Provided entries:
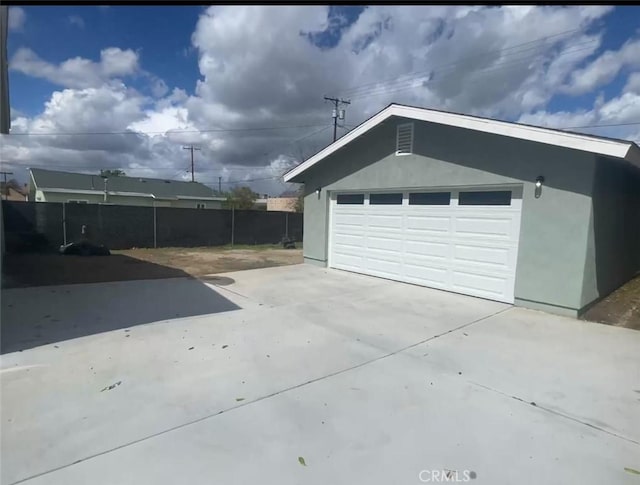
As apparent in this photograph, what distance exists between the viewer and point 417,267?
802cm

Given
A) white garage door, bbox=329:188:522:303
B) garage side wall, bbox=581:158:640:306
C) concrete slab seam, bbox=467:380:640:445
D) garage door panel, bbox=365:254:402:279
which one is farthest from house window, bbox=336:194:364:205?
concrete slab seam, bbox=467:380:640:445

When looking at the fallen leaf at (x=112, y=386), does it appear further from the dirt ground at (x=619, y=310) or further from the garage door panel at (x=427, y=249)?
the dirt ground at (x=619, y=310)

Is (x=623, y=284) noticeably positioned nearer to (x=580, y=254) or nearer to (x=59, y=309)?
(x=580, y=254)

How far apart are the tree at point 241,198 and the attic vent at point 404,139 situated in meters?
26.6

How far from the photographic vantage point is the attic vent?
7918mm

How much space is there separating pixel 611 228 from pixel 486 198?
2.37 meters

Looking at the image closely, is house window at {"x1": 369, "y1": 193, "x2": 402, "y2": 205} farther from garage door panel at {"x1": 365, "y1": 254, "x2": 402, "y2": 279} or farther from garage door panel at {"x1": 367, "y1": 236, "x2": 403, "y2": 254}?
garage door panel at {"x1": 365, "y1": 254, "x2": 402, "y2": 279}

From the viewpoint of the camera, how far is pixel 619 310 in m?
6.17

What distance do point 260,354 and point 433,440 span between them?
2113 millimetres

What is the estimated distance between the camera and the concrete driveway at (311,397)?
2.30 metres

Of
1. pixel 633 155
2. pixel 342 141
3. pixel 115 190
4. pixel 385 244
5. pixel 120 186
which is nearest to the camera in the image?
pixel 633 155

Objective: Reproduce every entry above verbatim, including each answer, and omit the picture.

Answer to this exercise:
As apparent in this photograph, what distance exists between the viewer and point 417,267?
802cm

Given
A) white garage door, bbox=329:188:522:303
B) garage side wall, bbox=581:158:640:306
C) concrete slab seam, bbox=467:380:640:445
D) garage door panel, bbox=365:254:402:279
which one is farthest from house window, bbox=336:194:364:205?
concrete slab seam, bbox=467:380:640:445

When looking at the fallen leaf at (x=112, y=386), does it appear further from the dirt ground at (x=619, y=310) or further from the garage door panel at (x=427, y=249)?
the dirt ground at (x=619, y=310)

Is (x=623, y=284) noticeably positioned nearer to (x=580, y=254) or nearer to (x=59, y=309)?
(x=580, y=254)

How far apart are the tree at point 241,198 and the attic vent at point 404,139 situated in meters?
26.6

How far from the photographic vantage point is the attic vent?
7918mm

How much space is there separating pixel 611 228 from pixel 486 198?
2.37 meters

Looking at the image closely, is house window at {"x1": 369, "y1": 193, "x2": 402, "y2": 205} farther from garage door panel at {"x1": 365, "y1": 254, "x2": 402, "y2": 279} or farther from garage door panel at {"x1": 367, "y1": 236, "x2": 403, "y2": 254}?
garage door panel at {"x1": 365, "y1": 254, "x2": 402, "y2": 279}

From the viewpoint of the camera, how far is pixel 619 310 in m?
6.17

What distance do point 260,354 and point 433,440 span between them?
2113 millimetres

What is the estimated distance between the camera and the concrete driveway at (311,397)?
2.30 metres

Of
1. pixel 633 155
2. pixel 342 141
3. pixel 115 190
4. pixel 385 244
5. pixel 120 186
which is nearest to the camera in the image?
pixel 633 155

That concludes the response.